**EXERCISE DETAILS:** Your response should contain each line of the data that includes "srgb".

**STUDY MATERIAL:**
::::

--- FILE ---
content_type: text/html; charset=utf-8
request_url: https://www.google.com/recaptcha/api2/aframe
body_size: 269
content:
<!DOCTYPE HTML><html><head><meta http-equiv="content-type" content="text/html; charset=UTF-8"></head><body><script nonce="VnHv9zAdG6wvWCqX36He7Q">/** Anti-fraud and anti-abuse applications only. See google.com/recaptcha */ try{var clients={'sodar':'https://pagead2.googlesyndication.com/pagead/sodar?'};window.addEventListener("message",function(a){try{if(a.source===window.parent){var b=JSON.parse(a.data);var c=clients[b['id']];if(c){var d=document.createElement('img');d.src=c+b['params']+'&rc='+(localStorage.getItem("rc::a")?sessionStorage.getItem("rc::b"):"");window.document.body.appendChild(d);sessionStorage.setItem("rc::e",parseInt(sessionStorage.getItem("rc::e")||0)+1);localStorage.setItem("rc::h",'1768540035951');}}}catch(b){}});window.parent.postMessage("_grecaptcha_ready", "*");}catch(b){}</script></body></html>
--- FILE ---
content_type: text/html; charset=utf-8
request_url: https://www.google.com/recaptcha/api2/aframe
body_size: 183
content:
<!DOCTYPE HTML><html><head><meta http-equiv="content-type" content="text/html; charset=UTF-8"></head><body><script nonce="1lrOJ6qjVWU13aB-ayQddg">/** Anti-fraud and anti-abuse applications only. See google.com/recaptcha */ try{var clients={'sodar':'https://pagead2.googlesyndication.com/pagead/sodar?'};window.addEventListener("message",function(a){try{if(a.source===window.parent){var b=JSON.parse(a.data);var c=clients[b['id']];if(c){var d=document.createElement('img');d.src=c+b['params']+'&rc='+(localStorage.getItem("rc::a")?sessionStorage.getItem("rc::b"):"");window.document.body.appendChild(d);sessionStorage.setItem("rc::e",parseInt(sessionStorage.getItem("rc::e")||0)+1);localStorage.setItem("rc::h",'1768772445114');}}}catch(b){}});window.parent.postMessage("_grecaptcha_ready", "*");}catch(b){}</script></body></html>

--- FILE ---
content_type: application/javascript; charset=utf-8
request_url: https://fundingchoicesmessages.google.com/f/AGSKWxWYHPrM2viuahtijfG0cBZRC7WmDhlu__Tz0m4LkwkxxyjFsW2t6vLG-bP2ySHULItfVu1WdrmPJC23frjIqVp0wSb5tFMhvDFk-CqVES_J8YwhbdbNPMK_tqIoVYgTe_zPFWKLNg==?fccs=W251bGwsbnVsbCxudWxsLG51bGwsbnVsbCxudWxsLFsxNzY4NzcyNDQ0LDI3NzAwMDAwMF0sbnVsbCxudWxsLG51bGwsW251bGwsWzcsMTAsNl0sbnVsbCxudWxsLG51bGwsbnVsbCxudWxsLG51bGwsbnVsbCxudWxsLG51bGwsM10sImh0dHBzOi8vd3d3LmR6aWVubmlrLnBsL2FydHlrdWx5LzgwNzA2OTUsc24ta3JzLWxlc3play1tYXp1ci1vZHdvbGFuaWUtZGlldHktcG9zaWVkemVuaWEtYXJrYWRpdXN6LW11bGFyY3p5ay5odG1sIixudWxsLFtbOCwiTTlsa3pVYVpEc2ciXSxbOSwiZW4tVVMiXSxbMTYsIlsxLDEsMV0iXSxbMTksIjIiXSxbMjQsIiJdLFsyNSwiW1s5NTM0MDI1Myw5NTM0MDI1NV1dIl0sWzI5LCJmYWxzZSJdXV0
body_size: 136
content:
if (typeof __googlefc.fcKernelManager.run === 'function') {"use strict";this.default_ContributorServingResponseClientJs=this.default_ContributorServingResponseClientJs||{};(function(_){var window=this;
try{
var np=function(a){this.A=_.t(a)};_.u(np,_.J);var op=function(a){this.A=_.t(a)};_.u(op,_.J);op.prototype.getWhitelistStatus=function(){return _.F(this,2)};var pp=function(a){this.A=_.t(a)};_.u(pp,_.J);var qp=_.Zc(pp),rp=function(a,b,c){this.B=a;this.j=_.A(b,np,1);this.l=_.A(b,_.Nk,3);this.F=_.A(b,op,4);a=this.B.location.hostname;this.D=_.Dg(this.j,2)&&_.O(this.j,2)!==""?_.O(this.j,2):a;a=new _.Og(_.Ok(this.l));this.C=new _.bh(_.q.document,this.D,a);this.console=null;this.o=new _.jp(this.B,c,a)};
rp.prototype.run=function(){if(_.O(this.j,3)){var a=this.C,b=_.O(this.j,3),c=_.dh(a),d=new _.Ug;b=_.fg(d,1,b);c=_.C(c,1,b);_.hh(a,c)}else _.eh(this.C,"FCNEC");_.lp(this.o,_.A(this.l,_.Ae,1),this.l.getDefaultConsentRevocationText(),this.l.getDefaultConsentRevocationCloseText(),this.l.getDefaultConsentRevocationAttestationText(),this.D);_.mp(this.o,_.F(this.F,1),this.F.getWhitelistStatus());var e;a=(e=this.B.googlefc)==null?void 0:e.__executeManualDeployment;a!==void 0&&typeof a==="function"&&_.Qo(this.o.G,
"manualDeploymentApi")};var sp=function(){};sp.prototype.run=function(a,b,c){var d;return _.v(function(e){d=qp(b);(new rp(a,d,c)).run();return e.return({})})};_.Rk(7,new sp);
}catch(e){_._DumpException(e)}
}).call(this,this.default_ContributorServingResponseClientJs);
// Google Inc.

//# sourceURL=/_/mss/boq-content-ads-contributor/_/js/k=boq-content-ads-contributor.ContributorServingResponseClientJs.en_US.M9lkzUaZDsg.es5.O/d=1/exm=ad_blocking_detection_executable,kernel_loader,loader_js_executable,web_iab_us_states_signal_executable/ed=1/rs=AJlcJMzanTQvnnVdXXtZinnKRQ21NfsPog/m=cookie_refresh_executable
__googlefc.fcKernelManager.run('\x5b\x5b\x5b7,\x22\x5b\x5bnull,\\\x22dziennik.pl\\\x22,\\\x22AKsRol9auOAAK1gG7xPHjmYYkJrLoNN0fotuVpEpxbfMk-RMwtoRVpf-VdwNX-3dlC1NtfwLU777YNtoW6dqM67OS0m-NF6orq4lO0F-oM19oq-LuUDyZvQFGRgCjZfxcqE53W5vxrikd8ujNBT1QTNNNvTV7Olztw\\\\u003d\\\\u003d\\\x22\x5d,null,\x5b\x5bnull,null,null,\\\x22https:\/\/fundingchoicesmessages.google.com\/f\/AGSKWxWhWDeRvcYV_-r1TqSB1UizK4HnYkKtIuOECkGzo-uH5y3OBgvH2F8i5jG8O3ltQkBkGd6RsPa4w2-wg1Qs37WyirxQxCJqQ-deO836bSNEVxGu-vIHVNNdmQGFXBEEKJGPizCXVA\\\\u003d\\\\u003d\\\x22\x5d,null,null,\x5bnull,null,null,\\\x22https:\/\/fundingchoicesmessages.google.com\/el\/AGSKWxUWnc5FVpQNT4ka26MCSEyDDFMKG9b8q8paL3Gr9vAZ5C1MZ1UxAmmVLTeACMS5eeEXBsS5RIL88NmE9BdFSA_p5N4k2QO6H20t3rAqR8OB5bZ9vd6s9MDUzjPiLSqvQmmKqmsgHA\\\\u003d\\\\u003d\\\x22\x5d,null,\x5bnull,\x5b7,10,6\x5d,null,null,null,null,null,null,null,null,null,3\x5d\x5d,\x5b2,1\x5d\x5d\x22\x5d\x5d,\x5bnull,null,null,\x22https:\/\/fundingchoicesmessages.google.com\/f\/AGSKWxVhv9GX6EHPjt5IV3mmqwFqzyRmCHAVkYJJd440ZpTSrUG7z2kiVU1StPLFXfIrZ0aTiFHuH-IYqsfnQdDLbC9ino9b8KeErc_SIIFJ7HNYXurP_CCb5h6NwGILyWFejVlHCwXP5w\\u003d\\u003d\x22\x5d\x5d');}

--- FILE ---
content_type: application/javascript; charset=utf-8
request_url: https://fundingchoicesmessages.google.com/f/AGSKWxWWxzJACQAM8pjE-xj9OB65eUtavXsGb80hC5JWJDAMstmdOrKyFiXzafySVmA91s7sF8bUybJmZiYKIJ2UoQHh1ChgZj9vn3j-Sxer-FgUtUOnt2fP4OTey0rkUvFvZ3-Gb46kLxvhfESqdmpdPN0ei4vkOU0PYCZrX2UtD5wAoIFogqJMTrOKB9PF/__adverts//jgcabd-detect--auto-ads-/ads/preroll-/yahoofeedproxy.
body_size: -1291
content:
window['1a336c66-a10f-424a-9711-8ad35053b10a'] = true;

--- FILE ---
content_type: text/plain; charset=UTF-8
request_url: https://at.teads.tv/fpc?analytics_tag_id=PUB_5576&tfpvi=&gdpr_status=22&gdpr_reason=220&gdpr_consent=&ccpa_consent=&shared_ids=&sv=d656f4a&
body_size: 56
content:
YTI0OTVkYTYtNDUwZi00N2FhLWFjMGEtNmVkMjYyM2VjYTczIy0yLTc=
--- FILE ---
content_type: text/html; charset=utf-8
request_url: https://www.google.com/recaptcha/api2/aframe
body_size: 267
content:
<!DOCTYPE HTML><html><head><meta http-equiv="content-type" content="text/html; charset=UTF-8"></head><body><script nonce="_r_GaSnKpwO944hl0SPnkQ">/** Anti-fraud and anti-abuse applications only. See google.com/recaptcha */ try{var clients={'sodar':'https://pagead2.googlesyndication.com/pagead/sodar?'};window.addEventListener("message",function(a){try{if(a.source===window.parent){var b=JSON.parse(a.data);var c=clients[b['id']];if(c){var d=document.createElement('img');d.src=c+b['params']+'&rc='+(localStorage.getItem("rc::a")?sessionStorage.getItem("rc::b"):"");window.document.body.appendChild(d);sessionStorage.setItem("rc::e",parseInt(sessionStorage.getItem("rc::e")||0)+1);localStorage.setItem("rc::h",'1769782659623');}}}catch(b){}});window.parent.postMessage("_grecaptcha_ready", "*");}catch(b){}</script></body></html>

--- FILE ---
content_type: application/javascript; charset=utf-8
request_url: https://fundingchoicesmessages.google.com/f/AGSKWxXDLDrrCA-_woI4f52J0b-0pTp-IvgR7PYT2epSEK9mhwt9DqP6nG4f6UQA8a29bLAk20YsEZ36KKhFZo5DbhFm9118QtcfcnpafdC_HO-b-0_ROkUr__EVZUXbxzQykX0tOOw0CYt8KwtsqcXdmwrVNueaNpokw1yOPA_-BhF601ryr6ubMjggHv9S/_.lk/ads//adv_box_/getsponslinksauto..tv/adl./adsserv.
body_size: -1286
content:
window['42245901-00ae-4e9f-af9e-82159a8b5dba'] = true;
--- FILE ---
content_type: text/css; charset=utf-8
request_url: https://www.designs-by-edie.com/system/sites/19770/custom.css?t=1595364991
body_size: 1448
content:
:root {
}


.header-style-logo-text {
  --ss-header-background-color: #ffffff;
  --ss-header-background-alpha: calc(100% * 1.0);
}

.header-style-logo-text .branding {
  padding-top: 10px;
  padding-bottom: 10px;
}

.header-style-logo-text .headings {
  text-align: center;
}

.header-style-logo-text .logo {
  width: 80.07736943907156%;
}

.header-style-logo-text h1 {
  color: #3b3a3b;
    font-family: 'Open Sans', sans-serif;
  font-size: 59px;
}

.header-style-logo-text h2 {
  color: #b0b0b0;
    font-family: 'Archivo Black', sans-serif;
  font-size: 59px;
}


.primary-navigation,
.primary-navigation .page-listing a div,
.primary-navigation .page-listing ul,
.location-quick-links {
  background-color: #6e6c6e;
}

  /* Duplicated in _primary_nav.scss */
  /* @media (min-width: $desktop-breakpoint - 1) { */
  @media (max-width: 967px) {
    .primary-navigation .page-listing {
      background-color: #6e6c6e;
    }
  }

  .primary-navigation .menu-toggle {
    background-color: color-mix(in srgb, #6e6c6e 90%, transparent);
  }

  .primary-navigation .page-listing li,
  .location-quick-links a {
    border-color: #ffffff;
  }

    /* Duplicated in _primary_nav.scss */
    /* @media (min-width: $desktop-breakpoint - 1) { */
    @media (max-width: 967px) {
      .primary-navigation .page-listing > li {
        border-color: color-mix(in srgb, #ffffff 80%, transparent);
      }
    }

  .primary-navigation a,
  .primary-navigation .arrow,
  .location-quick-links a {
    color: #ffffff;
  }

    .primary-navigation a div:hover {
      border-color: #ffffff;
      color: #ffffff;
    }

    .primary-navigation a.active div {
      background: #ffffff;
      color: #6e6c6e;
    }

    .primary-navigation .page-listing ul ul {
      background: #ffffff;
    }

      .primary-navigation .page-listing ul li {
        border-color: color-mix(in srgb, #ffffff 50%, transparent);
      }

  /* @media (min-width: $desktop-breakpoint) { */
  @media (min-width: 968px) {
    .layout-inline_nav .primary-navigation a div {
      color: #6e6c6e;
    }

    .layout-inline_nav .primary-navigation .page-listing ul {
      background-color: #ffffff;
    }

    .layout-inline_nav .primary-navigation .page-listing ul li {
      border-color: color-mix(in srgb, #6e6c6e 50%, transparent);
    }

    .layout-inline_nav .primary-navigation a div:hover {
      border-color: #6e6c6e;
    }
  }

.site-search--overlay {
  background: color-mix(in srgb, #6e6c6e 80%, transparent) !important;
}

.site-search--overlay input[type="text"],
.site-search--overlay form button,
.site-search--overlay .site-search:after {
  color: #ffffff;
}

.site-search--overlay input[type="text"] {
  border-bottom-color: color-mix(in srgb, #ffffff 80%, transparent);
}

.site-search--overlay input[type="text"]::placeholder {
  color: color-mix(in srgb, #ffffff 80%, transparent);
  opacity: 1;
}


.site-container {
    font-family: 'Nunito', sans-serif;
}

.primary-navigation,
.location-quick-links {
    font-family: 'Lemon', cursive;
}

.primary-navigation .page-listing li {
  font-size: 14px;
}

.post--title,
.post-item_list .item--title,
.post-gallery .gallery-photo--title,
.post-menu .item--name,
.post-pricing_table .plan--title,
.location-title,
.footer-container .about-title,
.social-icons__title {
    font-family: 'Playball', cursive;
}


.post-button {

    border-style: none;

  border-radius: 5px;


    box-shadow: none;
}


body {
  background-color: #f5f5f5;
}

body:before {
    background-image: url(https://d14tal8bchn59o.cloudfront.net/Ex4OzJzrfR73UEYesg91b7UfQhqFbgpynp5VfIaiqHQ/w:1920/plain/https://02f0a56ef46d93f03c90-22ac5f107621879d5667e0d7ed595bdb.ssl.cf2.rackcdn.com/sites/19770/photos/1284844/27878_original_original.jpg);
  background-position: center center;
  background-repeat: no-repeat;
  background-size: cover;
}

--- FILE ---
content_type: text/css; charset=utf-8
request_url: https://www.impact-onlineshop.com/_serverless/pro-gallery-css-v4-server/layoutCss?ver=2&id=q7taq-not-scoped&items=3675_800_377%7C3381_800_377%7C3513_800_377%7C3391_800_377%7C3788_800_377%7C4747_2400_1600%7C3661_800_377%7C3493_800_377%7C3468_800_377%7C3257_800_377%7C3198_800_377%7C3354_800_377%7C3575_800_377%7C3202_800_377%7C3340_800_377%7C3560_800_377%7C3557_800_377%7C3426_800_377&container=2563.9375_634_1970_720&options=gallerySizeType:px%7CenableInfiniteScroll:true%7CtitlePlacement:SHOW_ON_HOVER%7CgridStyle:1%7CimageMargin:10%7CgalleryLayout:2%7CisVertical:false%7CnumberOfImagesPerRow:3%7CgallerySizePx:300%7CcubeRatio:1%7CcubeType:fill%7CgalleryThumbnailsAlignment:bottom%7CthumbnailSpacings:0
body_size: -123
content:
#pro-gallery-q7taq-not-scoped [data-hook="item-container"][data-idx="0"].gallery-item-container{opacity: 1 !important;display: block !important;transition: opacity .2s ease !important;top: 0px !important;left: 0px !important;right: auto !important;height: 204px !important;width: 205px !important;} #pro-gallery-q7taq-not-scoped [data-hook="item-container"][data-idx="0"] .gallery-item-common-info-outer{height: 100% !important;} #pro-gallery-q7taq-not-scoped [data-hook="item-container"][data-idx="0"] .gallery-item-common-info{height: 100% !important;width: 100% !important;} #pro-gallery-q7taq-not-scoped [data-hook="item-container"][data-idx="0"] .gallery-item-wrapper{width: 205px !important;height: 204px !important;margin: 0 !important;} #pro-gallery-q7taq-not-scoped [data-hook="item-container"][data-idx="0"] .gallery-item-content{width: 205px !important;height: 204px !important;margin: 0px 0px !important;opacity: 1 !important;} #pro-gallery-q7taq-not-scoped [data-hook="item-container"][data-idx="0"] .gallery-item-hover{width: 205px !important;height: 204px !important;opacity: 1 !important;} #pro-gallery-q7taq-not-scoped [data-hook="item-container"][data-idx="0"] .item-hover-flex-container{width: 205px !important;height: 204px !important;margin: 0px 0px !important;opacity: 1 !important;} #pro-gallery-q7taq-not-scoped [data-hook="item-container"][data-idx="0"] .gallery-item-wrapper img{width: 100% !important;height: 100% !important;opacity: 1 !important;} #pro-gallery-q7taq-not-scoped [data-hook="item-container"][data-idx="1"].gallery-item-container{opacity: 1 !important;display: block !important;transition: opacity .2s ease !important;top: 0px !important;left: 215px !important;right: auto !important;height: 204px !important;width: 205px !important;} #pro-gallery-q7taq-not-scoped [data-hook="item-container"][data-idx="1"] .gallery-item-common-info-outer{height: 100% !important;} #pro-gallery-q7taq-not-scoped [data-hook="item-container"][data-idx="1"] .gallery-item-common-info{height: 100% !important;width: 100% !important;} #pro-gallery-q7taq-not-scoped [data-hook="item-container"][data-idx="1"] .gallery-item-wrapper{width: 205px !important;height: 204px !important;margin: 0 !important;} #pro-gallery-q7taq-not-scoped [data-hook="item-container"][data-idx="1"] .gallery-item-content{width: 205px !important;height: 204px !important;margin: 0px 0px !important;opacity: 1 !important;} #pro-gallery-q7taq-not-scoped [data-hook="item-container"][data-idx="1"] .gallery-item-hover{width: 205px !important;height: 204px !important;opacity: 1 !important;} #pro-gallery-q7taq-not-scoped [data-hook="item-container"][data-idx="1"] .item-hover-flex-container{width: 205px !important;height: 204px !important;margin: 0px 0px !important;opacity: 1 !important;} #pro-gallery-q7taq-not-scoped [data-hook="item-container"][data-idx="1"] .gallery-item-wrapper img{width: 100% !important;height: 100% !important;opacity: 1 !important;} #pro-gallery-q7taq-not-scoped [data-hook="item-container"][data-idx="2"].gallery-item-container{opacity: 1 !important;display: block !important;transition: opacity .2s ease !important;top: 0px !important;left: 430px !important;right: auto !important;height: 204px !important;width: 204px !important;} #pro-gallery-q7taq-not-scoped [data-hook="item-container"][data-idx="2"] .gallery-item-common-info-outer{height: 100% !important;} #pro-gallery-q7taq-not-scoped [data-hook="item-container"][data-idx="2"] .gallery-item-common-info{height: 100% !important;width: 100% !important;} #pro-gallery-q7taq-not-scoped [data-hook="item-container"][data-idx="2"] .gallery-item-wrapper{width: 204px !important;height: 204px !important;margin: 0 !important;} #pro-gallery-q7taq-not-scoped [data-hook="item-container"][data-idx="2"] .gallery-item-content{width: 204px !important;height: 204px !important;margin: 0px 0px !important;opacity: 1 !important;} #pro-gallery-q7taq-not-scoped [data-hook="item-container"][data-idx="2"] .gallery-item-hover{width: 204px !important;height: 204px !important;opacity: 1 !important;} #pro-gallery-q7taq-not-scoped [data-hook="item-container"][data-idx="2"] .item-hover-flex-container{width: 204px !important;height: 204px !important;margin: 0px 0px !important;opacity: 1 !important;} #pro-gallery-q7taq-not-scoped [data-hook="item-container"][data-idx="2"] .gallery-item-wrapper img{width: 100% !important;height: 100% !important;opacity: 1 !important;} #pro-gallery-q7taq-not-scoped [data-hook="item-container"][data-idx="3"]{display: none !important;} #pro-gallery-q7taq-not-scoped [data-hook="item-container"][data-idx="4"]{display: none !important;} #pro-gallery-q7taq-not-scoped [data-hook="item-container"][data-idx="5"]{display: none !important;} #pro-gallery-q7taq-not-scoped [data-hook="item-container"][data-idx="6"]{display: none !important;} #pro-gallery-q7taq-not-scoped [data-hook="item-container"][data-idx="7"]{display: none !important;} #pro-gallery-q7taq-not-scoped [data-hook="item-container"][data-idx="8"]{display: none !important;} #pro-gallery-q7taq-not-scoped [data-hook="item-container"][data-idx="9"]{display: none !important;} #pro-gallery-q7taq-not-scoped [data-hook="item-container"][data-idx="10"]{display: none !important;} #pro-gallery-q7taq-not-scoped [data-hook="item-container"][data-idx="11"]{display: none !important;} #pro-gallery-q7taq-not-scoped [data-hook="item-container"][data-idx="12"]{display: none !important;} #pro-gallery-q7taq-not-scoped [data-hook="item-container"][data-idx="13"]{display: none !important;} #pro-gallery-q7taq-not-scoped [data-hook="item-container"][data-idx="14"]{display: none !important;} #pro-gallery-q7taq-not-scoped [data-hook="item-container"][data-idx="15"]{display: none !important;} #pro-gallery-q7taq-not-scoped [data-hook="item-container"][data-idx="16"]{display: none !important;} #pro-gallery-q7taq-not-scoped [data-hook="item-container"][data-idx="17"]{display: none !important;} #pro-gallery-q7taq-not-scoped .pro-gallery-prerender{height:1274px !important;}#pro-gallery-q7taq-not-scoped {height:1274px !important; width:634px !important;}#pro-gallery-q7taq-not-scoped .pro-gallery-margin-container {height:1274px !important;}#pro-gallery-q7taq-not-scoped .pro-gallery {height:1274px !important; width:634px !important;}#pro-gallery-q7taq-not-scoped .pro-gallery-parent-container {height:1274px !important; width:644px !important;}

::::

**COMPLETED TASK:**
    background-color: color-mix(in srgb, #6e6c6e 90%, transparent);
        border-color: color-mix(in srgb, #ffffff 80%, transparent);
        border-color: color-mix(in srgb, #ffffff 50%, transparent);
      border-color: color-mix(in srgb, #6e6c6e 50%, transparent);
  background: color-mix(in srgb, #6e6c6e 80%, transparent) !important;
  border-bottom-color: color-mix(in srgb, #ffffff 80%, transparent);
  color: color-mix(in srgb, #ffffff 80%, transparent);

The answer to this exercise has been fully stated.